José María San Román Cutanda

A Vuelapluma

José María San Román Cutanda


¿Indultar o insultar?

31/05/2021

Hace algunos días, un querido amigo y compañero me hizo llegar el informe de la Sala Segunda del Tribunal Supremo en relación a la solicitud de indulto de los llamados ‘presos del procés’. A lo largo de sus veintiuna páginas de extensión, el informe ha demostrado la evidencia de lo imposible de su concesión, y lo ha hecho de forma impecable, usando siempre argumentos de corte estrictamente jurídico y, sobre todo, aplicando la lógica y el prudente arbitrio y sentido común que deben inspirar toda actuación emanada de un órgano jurisdiccional. De este informe, merecen la pena especialmente para mí tres conclusiones.
La primera de ellas es que no se puede pedir el indulto con la finalidad de combatir algo que se considera por la parte condenada como injusto o que, directamente, no admite la competencia territorial del juzgador. De ser así, y admitirse ese recurso, estaríamos convirtiendo el instituto jurídico ‘indulto’ en una figura hecha a modo de recurso para hacer valer una nueva segunda instancia, lo cual es absolutamente inconcebible en un sistema procesal donde ya existe per se ese derecho al justiciado y en un contexto europeo en el que la propia Unión evita en todo lo posible hacer de sus mecanismos jurisdiccionales una vía para dar cobertura a pataletas innecesarias. La segunda, muy en pro de la separación de poderes, es que no se puede utilizar la vía jurisdiccional como forma de quejarse al Gobierno por la respuesta judicial recibida en Juzgados y Tribunales por los condenados, ni tampoco puede convertirse el Tribunal Supremo en una oficina de atención al condenado donde se puedan presentar escritos dirigidos al Ejecutivo nacional. En los mismos términos, tampoco el informe preceptivo de la Sala con respecto a la petición de indulto puede torcer el criterio aplicado por ésta en la sentencia condenatoria, pues de lo contrario se desnaturalizaría el sentido de los argumentos aportados por los Magistrados juzgadores. Y la tercera, que el indulto, aun a pesar de lo difuso de su normativa, debe responder a los fines de las penas y a la reinserción. Así las cosas, el criterio de excepcionalidad que debe primar a la hora de conceder un indulto debe estar inspirado en razones de justicia, equidad o utilidad pública, por lo que resulta desmedido conceder un indulto a personas que no solo no se arrepienten de sus delitos, sino que además han manifestado públicamente que no ven en su actuación sino tipos penales desfasados y que volverán a incurrir en ellos más tarde o más temprano.
- - - - -
> _INSTRUCCIÓN_
Prolonga el artículo sobre el informe del Tribunal Supremo acerca del indulto a los presos del procés, a partir de su última oración.

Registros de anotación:
- - - - -
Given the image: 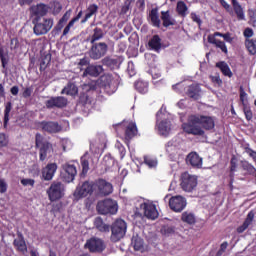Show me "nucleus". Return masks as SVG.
<instances>
[{
    "mask_svg": "<svg viewBox=\"0 0 256 256\" xmlns=\"http://www.w3.org/2000/svg\"><path fill=\"white\" fill-rule=\"evenodd\" d=\"M62 9H63V6H61L60 2H57V1L53 2V6H52L53 15H59Z\"/></svg>",
    "mask_w": 256,
    "mask_h": 256,
    "instance_id": "6e6d98bb",
    "label": "nucleus"
},
{
    "mask_svg": "<svg viewBox=\"0 0 256 256\" xmlns=\"http://www.w3.org/2000/svg\"><path fill=\"white\" fill-rule=\"evenodd\" d=\"M186 165L193 169H201L203 167V158L197 152L192 151L186 156Z\"/></svg>",
    "mask_w": 256,
    "mask_h": 256,
    "instance_id": "2eb2a0df",
    "label": "nucleus"
},
{
    "mask_svg": "<svg viewBox=\"0 0 256 256\" xmlns=\"http://www.w3.org/2000/svg\"><path fill=\"white\" fill-rule=\"evenodd\" d=\"M144 163L147 165L150 169H153V167H157V159L153 158L151 156H145L144 157Z\"/></svg>",
    "mask_w": 256,
    "mask_h": 256,
    "instance_id": "3c124183",
    "label": "nucleus"
},
{
    "mask_svg": "<svg viewBox=\"0 0 256 256\" xmlns=\"http://www.w3.org/2000/svg\"><path fill=\"white\" fill-rule=\"evenodd\" d=\"M99 11V6L97 4H91L88 6L86 10L85 17L81 20V23H87L89 19L92 18L93 15H97V12Z\"/></svg>",
    "mask_w": 256,
    "mask_h": 256,
    "instance_id": "72a5a7b5",
    "label": "nucleus"
},
{
    "mask_svg": "<svg viewBox=\"0 0 256 256\" xmlns=\"http://www.w3.org/2000/svg\"><path fill=\"white\" fill-rule=\"evenodd\" d=\"M190 19L193 21V23H196L199 28H201V25H203V20H201V16H199L195 12H191Z\"/></svg>",
    "mask_w": 256,
    "mask_h": 256,
    "instance_id": "864d4df0",
    "label": "nucleus"
},
{
    "mask_svg": "<svg viewBox=\"0 0 256 256\" xmlns=\"http://www.w3.org/2000/svg\"><path fill=\"white\" fill-rule=\"evenodd\" d=\"M107 49H109V47L105 42L94 43L90 50L91 59H94L95 61H97V59H101V57H105V55L107 54Z\"/></svg>",
    "mask_w": 256,
    "mask_h": 256,
    "instance_id": "ddd939ff",
    "label": "nucleus"
},
{
    "mask_svg": "<svg viewBox=\"0 0 256 256\" xmlns=\"http://www.w3.org/2000/svg\"><path fill=\"white\" fill-rule=\"evenodd\" d=\"M84 249H88L89 253H103L107 249V245L105 244V240L93 236L86 240Z\"/></svg>",
    "mask_w": 256,
    "mask_h": 256,
    "instance_id": "9d476101",
    "label": "nucleus"
},
{
    "mask_svg": "<svg viewBox=\"0 0 256 256\" xmlns=\"http://www.w3.org/2000/svg\"><path fill=\"white\" fill-rule=\"evenodd\" d=\"M9 145V138L5 133H0V147H7Z\"/></svg>",
    "mask_w": 256,
    "mask_h": 256,
    "instance_id": "0e129e2a",
    "label": "nucleus"
},
{
    "mask_svg": "<svg viewBox=\"0 0 256 256\" xmlns=\"http://www.w3.org/2000/svg\"><path fill=\"white\" fill-rule=\"evenodd\" d=\"M171 132V122L170 121H162L161 122V135L167 137Z\"/></svg>",
    "mask_w": 256,
    "mask_h": 256,
    "instance_id": "a18cd8bd",
    "label": "nucleus"
},
{
    "mask_svg": "<svg viewBox=\"0 0 256 256\" xmlns=\"http://www.w3.org/2000/svg\"><path fill=\"white\" fill-rule=\"evenodd\" d=\"M62 95L65 93L66 95H70L71 97H75L77 93H79V88L74 83H68L66 87L62 90Z\"/></svg>",
    "mask_w": 256,
    "mask_h": 256,
    "instance_id": "c9c22d12",
    "label": "nucleus"
},
{
    "mask_svg": "<svg viewBox=\"0 0 256 256\" xmlns=\"http://www.w3.org/2000/svg\"><path fill=\"white\" fill-rule=\"evenodd\" d=\"M32 23L34 25L33 31L35 35H47L53 29L54 20L53 18L35 17Z\"/></svg>",
    "mask_w": 256,
    "mask_h": 256,
    "instance_id": "7ed1b4c3",
    "label": "nucleus"
},
{
    "mask_svg": "<svg viewBox=\"0 0 256 256\" xmlns=\"http://www.w3.org/2000/svg\"><path fill=\"white\" fill-rule=\"evenodd\" d=\"M186 95L190 97V99H194V101H198L201 99V85L199 84H191L186 88Z\"/></svg>",
    "mask_w": 256,
    "mask_h": 256,
    "instance_id": "4be33fe9",
    "label": "nucleus"
},
{
    "mask_svg": "<svg viewBox=\"0 0 256 256\" xmlns=\"http://www.w3.org/2000/svg\"><path fill=\"white\" fill-rule=\"evenodd\" d=\"M39 126L41 127L42 131H44V133L50 134L59 133L62 129L61 125L54 121H42L39 123Z\"/></svg>",
    "mask_w": 256,
    "mask_h": 256,
    "instance_id": "a211bd4d",
    "label": "nucleus"
},
{
    "mask_svg": "<svg viewBox=\"0 0 256 256\" xmlns=\"http://www.w3.org/2000/svg\"><path fill=\"white\" fill-rule=\"evenodd\" d=\"M245 46L248 49L250 55L256 54V39H246Z\"/></svg>",
    "mask_w": 256,
    "mask_h": 256,
    "instance_id": "79ce46f5",
    "label": "nucleus"
},
{
    "mask_svg": "<svg viewBox=\"0 0 256 256\" xmlns=\"http://www.w3.org/2000/svg\"><path fill=\"white\" fill-rule=\"evenodd\" d=\"M121 63H123V58L121 57H106L102 60V65L105 67H109V69H119L121 67Z\"/></svg>",
    "mask_w": 256,
    "mask_h": 256,
    "instance_id": "5701e85b",
    "label": "nucleus"
},
{
    "mask_svg": "<svg viewBox=\"0 0 256 256\" xmlns=\"http://www.w3.org/2000/svg\"><path fill=\"white\" fill-rule=\"evenodd\" d=\"M11 109H13V104L11 102H7L4 110V127H7V123H9V114L11 113Z\"/></svg>",
    "mask_w": 256,
    "mask_h": 256,
    "instance_id": "49530a36",
    "label": "nucleus"
},
{
    "mask_svg": "<svg viewBox=\"0 0 256 256\" xmlns=\"http://www.w3.org/2000/svg\"><path fill=\"white\" fill-rule=\"evenodd\" d=\"M216 67L221 71L224 77H233V72L231 71V68L229 67V64H227V62L220 61L216 63Z\"/></svg>",
    "mask_w": 256,
    "mask_h": 256,
    "instance_id": "473e14b6",
    "label": "nucleus"
},
{
    "mask_svg": "<svg viewBox=\"0 0 256 256\" xmlns=\"http://www.w3.org/2000/svg\"><path fill=\"white\" fill-rule=\"evenodd\" d=\"M164 202L168 203V207L174 213H182V211H185V208L187 207V198L181 195H167L164 197Z\"/></svg>",
    "mask_w": 256,
    "mask_h": 256,
    "instance_id": "423d86ee",
    "label": "nucleus"
},
{
    "mask_svg": "<svg viewBox=\"0 0 256 256\" xmlns=\"http://www.w3.org/2000/svg\"><path fill=\"white\" fill-rule=\"evenodd\" d=\"M232 11L235 13L238 21H245V10H243V6L237 0H231Z\"/></svg>",
    "mask_w": 256,
    "mask_h": 256,
    "instance_id": "a878e982",
    "label": "nucleus"
},
{
    "mask_svg": "<svg viewBox=\"0 0 256 256\" xmlns=\"http://www.w3.org/2000/svg\"><path fill=\"white\" fill-rule=\"evenodd\" d=\"M94 193L97 197H107L113 193V184L103 178L94 182Z\"/></svg>",
    "mask_w": 256,
    "mask_h": 256,
    "instance_id": "1a4fd4ad",
    "label": "nucleus"
},
{
    "mask_svg": "<svg viewBox=\"0 0 256 256\" xmlns=\"http://www.w3.org/2000/svg\"><path fill=\"white\" fill-rule=\"evenodd\" d=\"M140 209H143L144 216L147 217V219L155 220L159 217V212L154 204L144 202L140 205Z\"/></svg>",
    "mask_w": 256,
    "mask_h": 256,
    "instance_id": "dca6fc26",
    "label": "nucleus"
},
{
    "mask_svg": "<svg viewBox=\"0 0 256 256\" xmlns=\"http://www.w3.org/2000/svg\"><path fill=\"white\" fill-rule=\"evenodd\" d=\"M94 226L100 231V233H109V231H111V226H109V224H105L101 217L95 218Z\"/></svg>",
    "mask_w": 256,
    "mask_h": 256,
    "instance_id": "2f4dec72",
    "label": "nucleus"
},
{
    "mask_svg": "<svg viewBox=\"0 0 256 256\" xmlns=\"http://www.w3.org/2000/svg\"><path fill=\"white\" fill-rule=\"evenodd\" d=\"M105 33H103V29L96 27L93 29V34L90 39V43L93 45L96 41H100V39H103Z\"/></svg>",
    "mask_w": 256,
    "mask_h": 256,
    "instance_id": "ea45409f",
    "label": "nucleus"
},
{
    "mask_svg": "<svg viewBox=\"0 0 256 256\" xmlns=\"http://www.w3.org/2000/svg\"><path fill=\"white\" fill-rule=\"evenodd\" d=\"M81 167H82V174L87 175V173H89V160L87 159L86 155L81 157Z\"/></svg>",
    "mask_w": 256,
    "mask_h": 256,
    "instance_id": "09e8293b",
    "label": "nucleus"
},
{
    "mask_svg": "<svg viewBox=\"0 0 256 256\" xmlns=\"http://www.w3.org/2000/svg\"><path fill=\"white\" fill-rule=\"evenodd\" d=\"M181 221L183 223H187V225H195V223L197 222L196 218H195V214L191 213V212H183L181 215Z\"/></svg>",
    "mask_w": 256,
    "mask_h": 256,
    "instance_id": "e433bc0d",
    "label": "nucleus"
},
{
    "mask_svg": "<svg viewBox=\"0 0 256 256\" xmlns=\"http://www.w3.org/2000/svg\"><path fill=\"white\" fill-rule=\"evenodd\" d=\"M161 20L163 21V27H171V25H175V19L171 17L169 11L161 12Z\"/></svg>",
    "mask_w": 256,
    "mask_h": 256,
    "instance_id": "4c0bfd02",
    "label": "nucleus"
},
{
    "mask_svg": "<svg viewBox=\"0 0 256 256\" xmlns=\"http://www.w3.org/2000/svg\"><path fill=\"white\" fill-rule=\"evenodd\" d=\"M101 85L104 87L105 91L109 95L115 93L119 87V78L113 76L112 74H105L100 78Z\"/></svg>",
    "mask_w": 256,
    "mask_h": 256,
    "instance_id": "9b49d317",
    "label": "nucleus"
},
{
    "mask_svg": "<svg viewBox=\"0 0 256 256\" xmlns=\"http://www.w3.org/2000/svg\"><path fill=\"white\" fill-rule=\"evenodd\" d=\"M244 151L245 153H247V155H249V157H251L253 159V161L256 163V151L255 150H252L250 147H249V144H247L246 147H244Z\"/></svg>",
    "mask_w": 256,
    "mask_h": 256,
    "instance_id": "e2e57ef3",
    "label": "nucleus"
},
{
    "mask_svg": "<svg viewBox=\"0 0 256 256\" xmlns=\"http://www.w3.org/2000/svg\"><path fill=\"white\" fill-rule=\"evenodd\" d=\"M67 21H69V17L67 16V13H65L52 30V35H54V37H57V35L61 33Z\"/></svg>",
    "mask_w": 256,
    "mask_h": 256,
    "instance_id": "7c9ffc66",
    "label": "nucleus"
},
{
    "mask_svg": "<svg viewBox=\"0 0 256 256\" xmlns=\"http://www.w3.org/2000/svg\"><path fill=\"white\" fill-rule=\"evenodd\" d=\"M215 47H217V49H220L222 53H225V55L229 53V50L227 49V45L225 44L224 41L218 40V43L215 44Z\"/></svg>",
    "mask_w": 256,
    "mask_h": 256,
    "instance_id": "680f3d73",
    "label": "nucleus"
},
{
    "mask_svg": "<svg viewBox=\"0 0 256 256\" xmlns=\"http://www.w3.org/2000/svg\"><path fill=\"white\" fill-rule=\"evenodd\" d=\"M155 131H157L158 135H161V109L156 113Z\"/></svg>",
    "mask_w": 256,
    "mask_h": 256,
    "instance_id": "5fc2aeb1",
    "label": "nucleus"
},
{
    "mask_svg": "<svg viewBox=\"0 0 256 256\" xmlns=\"http://www.w3.org/2000/svg\"><path fill=\"white\" fill-rule=\"evenodd\" d=\"M49 9H51L49 5L45 3H39L37 5L31 6L30 11L34 18L35 17L45 18V15L49 13Z\"/></svg>",
    "mask_w": 256,
    "mask_h": 256,
    "instance_id": "6ab92c4d",
    "label": "nucleus"
},
{
    "mask_svg": "<svg viewBox=\"0 0 256 256\" xmlns=\"http://www.w3.org/2000/svg\"><path fill=\"white\" fill-rule=\"evenodd\" d=\"M162 231H164V235L169 237V235H174V233H175V226H172V225L163 226Z\"/></svg>",
    "mask_w": 256,
    "mask_h": 256,
    "instance_id": "4d7b16f0",
    "label": "nucleus"
},
{
    "mask_svg": "<svg viewBox=\"0 0 256 256\" xmlns=\"http://www.w3.org/2000/svg\"><path fill=\"white\" fill-rule=\"evenodd\" d=\"M49 201L52 203L59 201L65 197V184L60 181H54L51 183L50 187L46 190Z\"/></svg>",
    "mask_w": 256,
    "mask_h": 256,
    "instance_id": "0eeeda50",
    "label": "nucleus"
},
{
    "mask_svg": "<svg viewBox=\"0 0 256 256\" xmlns=\"http://www.w3.org/2000/svg\"><path fill=\"white\" fill-rule=\"evenodd\" d=\"M243 35H244L245 39H251V37H253V35H254V32L251 28L248 27V28H245Z\"/></svg>",
    "mask_w": 256,
    "mask_h": 256,
    "instance_id": "774afa93",
    "label": "nucleus"
},
{
    "mask_svg": "<svg viewBox=\"0 0 256 256\" xmlns=\"http://www.w3.org/2000/svg\"><path fill=\"white\" fill-rule=\"evenodd\" d=\"M239 160L236 158V156H232L230 160V175H235V172H237Z\"/></svg>",
    "mask_w": 256,
    "mask_h": 256,
    "instance_id": "8fccbe9b",
    "label": "nucleus"
},
{
    "mask_svg": "<svg viewBox=\"0 0 256 256\" xmlns=\"http://www.w3.org/2000/svg\"><path fill=\"white\" fill-rule=\"evenodd\" d=\"M227 247H229V243L227 241L223 242L220 245V249L217 251L216 256H221L225 251H227Z\"/></svg>",
    "mask_w": 256,
    "mask_h": 256,
    "instance_id": "338daca9",
    "label": "nucleus"
},
{
    "mask_svg": "<svg viewBox=\"0 0 256 256\" xmlns=\"http://www.w3.org/2000/svg\"><path fill=\"white\" fill-rule=\"evenodd\" d=\"M57 169V163H48L44 168H42V179H44V181H52L57 173Z\"/></svg>",
    "mask_w": 256,
    "mask_h": 256,
    "instance_id": "f3484780",
    "label": "nucleus"
},
{
    "mask_svg": "<svg viewBox=\"0 0 256 256\" xmlns=\"http://www.w3.org/2000/svg\"><path fill=\"white\" fill-rule=\"evenodd\" d=\"M68 100L63 96L51 97L45 102L47 109H63L67 107Z\"/></svg>",
    "mask_w": 256,
    "mask_h": 256,
    "instance_id": "4468645a",
    "label": "nucleus"
},
{
    "mask_svg": "<svg viewBox=\"0 0 256 256\" xmlns=\"http://www.w3.org/2000/svg\"><path fill=\"white\" fill-rule=\"evenodd\" d=\"M150 73L152 75V83L155 87L161 85V69L158 66L152 65L150 68Z\"/></svg>",
    "mask_w": 256,
    "mask_h": 256,
    "instance_id": "cd10ccee",
    "label": "nucleus"
},
{
    "mask_svg": "<svg viewBox=\"0 0 256 256\" xmlns=\"http://www.w3.org/2000/svg\"><path fill=\"white\" fill-rule=\"evenodd\" d=\"M255 219V211L251 210L244 220L243 224L237 228V233H245L247 229H249V226L251 223H253V220Z\"/></svg>",
    "mask_w": 256,
    "mask_h": 256,
    "instance_id": "bb28decb",
    "label": "nucleus"
},
{
    "mask_svg": "<svg viewBox=\"0 0 256 256\" xmlns=\"http://www.w3.org/2000/svg\"><path fill=\"white\" fill-rule=\"evenodd\" d=\"M51 65V54L47 53L41 56L40 58V68L39 71L43 73Z\"/></svg>",
    "mask_w": 256,
    "mask_h": 256,
    "instance_id": "f704fd0d",
    "label": "nucleus"
},
{
    "mask_svg": "<svg viewBox=\"0 0 256 256\" xmlns=\"http://www.w3.org/2000/svg\"><path fill=\"white\" fill-rule=\"evenodd\" d=\"M210 80L214 85H217L218 87L223 85V80H221V76H219V74H216L215 76L211 75Z\"/></svg>",
    "mask_w": 256,
    "mask_h": 256,
    "instance_id": "052dcab7",
    "label": "nucleus"
},
{
    "mask_svg": "<svg viewBox=\"0 0 256 256\" xmlns=\"http://www.w3.org/2000/svg\"><path fill=\"white\" fill-rule=\"evenodd\" d=\"M137 133V124L135 122H129L125 128V142L129 144L131 139H133Z\"/></svg>",
    "mask_w": 256,
    "mask_h": 256,
    "instance_id": "393cba45",
    "label": "nucleus"
},
{
    "mask_svg": "<svg viewBox=\"0 0 256 256\" xmlns=\"http://www.w3.org/2000/svg\"><path fill=\"white\" fill-rule=\"evenodd\" d=\"M20 183L23 187H35V180L31 178H23Z\"/></svg>",
    "mask_w": 256,
    "mask_h": 256,
    "instance_id": "bf43d9fd",
    "label": "nucleus"
},
{
    "mask_svg": "<svg viewBox=\"0 0 256 256\" xmlns=\"http://www.w3.org/2000/svg\"><path fill=\"white\" fill-rule=\"evenodd\" d=\"M241 167L243 171H246L248 175H253L256 172L253 164L249 163L248 161H241Z\"/></svg>",
    "mask_w": 256,
    "mask_h": 256,
    "instance_id": "c03bdc74",
    "label": "nucleus"
},
{
    "mask_svg": "<svg viewBox=\"0 0 256 256\" xmlns=\"http://www.w3.org/2000/svg\"><path fill=\"white\" fill-rule=\"evenodd\" d=\"M101 71H103V67L102 66L90 65L83 72V77H87L88 75L90 77H99V75H101Z\"/></svg>",
    "mask_w": 256,
    "mask_h": 256,
    "instance_id": "c85d7f7f",
    "label": "nucleus"
},
{
    "mask_svg": "<svg viewBox=\"0 0 256 256\" xmlns=\"http://www.w3.org/2000/svg\"><path fill=\"white\" fill-rule=\"evenodd\" d=\"M219 3L224 7V9L229 13L230 15H233V8H231V5L227 3L225 0H219Z\"/></svg>",
    "mask_w": 256,
    "mask_h": 256,
    "instance_id": "69168bd1",
    "label": "nucleus"
},
{
    "mask_svg": "<svg viewBox=\"0 0 256 256\" xmlns=\"http://www.w3.org/2000/svg\"><path fill=\"white\" fill-rule=\"evenodd\" d=\"M35 147L39 149V161H46L47 157L53 153V144L47 141L41 133L35 135Z\"/></svg>",
    "mask_w": 256,
    "mask_h": 256,
    "instance_id": "f03ea898",
    "label": "nucleus"
},
{
    "mask_svg": "<svg viewBox=\"0 0 256 256\" xmlns=\"http://www.w3.org/2000/svg\"><path fill=\"white\" fill-rule=\"evenodd\" d=\"M76 193L80 197H87V195L95 193V182H84L80 188H77Z\"/></svg>",
    "mask_w": 256,
    "mask_h": 256,
    "instance_id": "aec40b11",
    "label": "nucleus"
},
{
    "mask_svg": "<svg viewBox=\"0 0 256 256\" xmlns=\"http://www.w3.org/2000/svg\"><path fill=\"white\" fill-rule=\"evenodd\" d=\"M77 175V167L73 164H64L62 166L61 179L64 183H72Z\"/></svg>",
    "mask_w": 256,
    "mask_h": 256,
    "instance_id": "f8f14e48",
    "label": "nucleus"
},
{
    "mask_svg": "<svg viewBox=\"0 0 256 256\" xmlns=\"http://www.w3.org/2000/svg\"><path fill=\"white\" fill-rule=\"evenodd\" d=\"M110 229V239L112 243H117L118 241H121V239H123L127 233V222H125L123 219H116L111 225Z\"/></svg>",
    "mask_w": 256,
    "mask_h": 256,
    "instance_id": "39448f33",
    "label": "nucleus"
},
{
    "mask_svg": "<svg viewBox=\"0 0 256 256\" xmlns=\"http://www.w3.org/2000/svg\"><path fill=\"white\" fill-rule=\"evenodd\" d=\"M198 180L197 176L184 172L180 177V187L185 193H193L197 189Z\"/></svg>",
    "mask_w": 256,
    "mask_h": 256,
    "instance_id": "6e6552de",
    "label": "nucleus"
},
{
    "mask_svg": "<svg viewBox=\"0 0 256 256\" xmlns=\"http://www.w3.org/2000/svg\"><path fill=\"white\" fill-rule=\"evenodd\" d=\"M149 17H150V21L154 27H159V25H161V20H159V12H158L157 8H153L150 11Z\"/></svg>",
    "mask_w": 256,
    "mask_h": 256,
    "instance_id": "a19ab883",
    "label": "nucleus"
},
{
    "mask_svg": "<svg viewBox=\"0 0 256 256\" xmlns=\"http://www.w3.org/2000/svg\"><path fill=\"white\" fill-rule=\"evenodd\" d=\"M13 246L18 253H27V242H25V237L21 232L17 233V238L14 239Z\"/></svg>",
    "mask_w": 256,
    "mask_h": 256,
    "instance_id": "412c9836",
    "label": "nucleus"
},
{
    "mask_svg": "<svg viewBox=\"0 0 256 256\" xmlns=\"http://www.w3.org/2000/svg\"><path fill=\"white\" fill-rule=\"evenodd\" d=\"M135 89L138 90V93H142V95H144V93H147V91H149V87L147 86V83L143 81L136 82Z\"/></svg>",
    "mask_w": 256,
    "mask_h": 256,
    "instance_id": "de8ad7c7",
    "label": "nucleus"
},
{
    "mask_svg": "<svg viewBox=\"0 0 256 256\" xmlns=\"http://www.w3.org/2000/svg\"><path fill=\"white\" fill-rule=\"evenodd\" d=\"M132 245H133L135 251H142L143 245H144L143 238H141L139 236L133 237Z\"/></svg>",
    "mask_w": 256,
    "mask_h": 256,
    "instance_id": "37998d69",
    "label": "nucleus"
},
{
    "mask_svg": "<svg viewBox=\"0 0 256 256\" xmlns=\"http://www.w3.org/2000/svg\"><path fill=\"white\" fill-rule=\"evenodd\" d=\"M96 210L100 215H117V211H119V205L117 204V201L111 198H107L98 201Z\"/></svg>",
    "mask_w": 256,
    "mask_h": 256,
    "instance_id": "20e7f679",
    "label": "nucleus"
},
{
    "mask_svg": "<svg viewBox=\"0 0 256 256\" xmlns=\"http://www.w3.org/2000/svg\"><path fill=\"white\" fill-rule=\"evenodd\" d=\"M146 47L149 51L159 53L161 51V37H159L157 34L153 35L148 41Z\"/></svg>",
    "mask_w": 256,
    "mask_h": 256,
    "instance_id": "b1692460",
    "label": "nucleus"
},
{
    "mask_svg": "<svg viewBox=\"0 0 256 256\" xmlns=\"http://www.w3.org/2000/svg\"><path fill=\"white\" fill-rule=\"evenodd\" d=\"M79 104L83 105V107H85V105H90L91 100L89 99V95H87L86 93L80 94Z\"/></svg>",
    "mask_w": 256,
    "mask_h": 256,
    "instance_id": "603ef678",
    "label": "nucleus"
},
{
    "mask_svg": "<svg viewBox=\"0 0 256 256\" xmlns=\"http://www.w3.org/2000/svg\"><path fill=\"white\" fill-rule=\"evenodd\" d=\"M0 61L3 68L2 73L4 75H7L8 73L7 65H9V53L5 52V49H3V47H0Z\"/></svg>",
    "mask_w": 256,
    "mask_h": 256,
    "instance_id": "c756f323",
    "label": "nucleus"
},
{
    "mask_svg": "<svg viewBox=\"0 0 256 256\" xmlns=\"http://www.w3.org/2000/svg\"><path fill=\"white\" fill-rule=\"evenodd\" d=\"M187 11H189V7L184 1H178L176 4V12L179 17H187Z\"/></svg>",
    "mask_w": 256,
    "mask_h": 256,
    "instance_id": "58836bf2",
    "label": "nucleus"
},
{
    "mask_svg": "<svg viewBox=\"0 0 256 256\" xmlns=\"http://www.w3.org/2000/svg\"><path fill=\"white\" fill-rule=\"evenodd\" d=\"M243 111L246 119L248 121H251L253 119V112L251 111V107L244 104Z\"/></svg>",
    "mask_w": 256,
    "mask_h": 256,
    "instance_id": "13d9d810",
    "label": "nucleus"
},
{
    "mask_svg": "<svg viewBox=\"0 0 256 256\" xmlns=\"http://www.w3.org/2000/svg\"><path fill=\"white\" fill-rule=\"evenodd\" d=\"M182 129L187 135L203 137L205 131L215 129V119L211 116L192 114L188 116L187 122L182 124Z\"/></svg>",
    "mask_w": 256,
    "mask_h": 256,
    "instance_id": "f257e3e1",
    "label": "nucleus"
}]
</instances>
- - - - -
> _RESPUESTA_
Si, como consagra nuestra Constitución, la Justicia es uno de los rudimentos más sólidos de nuestro sistema y el valor superior sobre el que fundamenta nuestro Ordenamiento jurídico con directa vinculación a Jueces y Tribunales en el ejercicio de sus potestades y competencias, la traducción más compatible que se puede aplicar a este planteamiento es el principio de separación de poderes, entendido como sistema de frenos y contrapesos ante los abusos de uno u otro poder. Por lo tanto, la posesión a un tiempo del poder y del órgano debe estar necesariamente caracterizada por la nota de independencia más plena. De otra manera, lo que se consigue es lo que parece estar queriendo lograr el actual Ejecutivo, que no es otra cosa que la desestabilización de los elementos más sustantivos con que cuenta nuestra democracia. Y ello, por querer buscar el indulto a toda costa para quienes han cometido delitos más que perjudiciales para cualquier sistema constitucional que se precie. Si, a pesar del informe del Tribunal Supremo y de los graves hechos en que han incurrido los condenados, el Gobierno les concede la gracia de indultarlos, habrá convertido en legítimas a efectos políticos vías antidemocráticas para conseguir lo inconseguible, así como habrá despenalizado tácitamente los delitos de rebelión y sedición, que no pueden ser cometidos, salvo excepciones, sino en contextos políticos, como es el caso. Además, habrá interferido directamente en la actividad judicial, menospreciando hasta límites inadmisibles la labor de Magistrados independientes cuya trayectoria profesional es objetivamente indiscutible y habrá insultado de forma flagrante a tantos españoles anónimos que estamos bajo el paraguas de la Ley como ciudadanos y, algunos, como trabajadores del Derecho.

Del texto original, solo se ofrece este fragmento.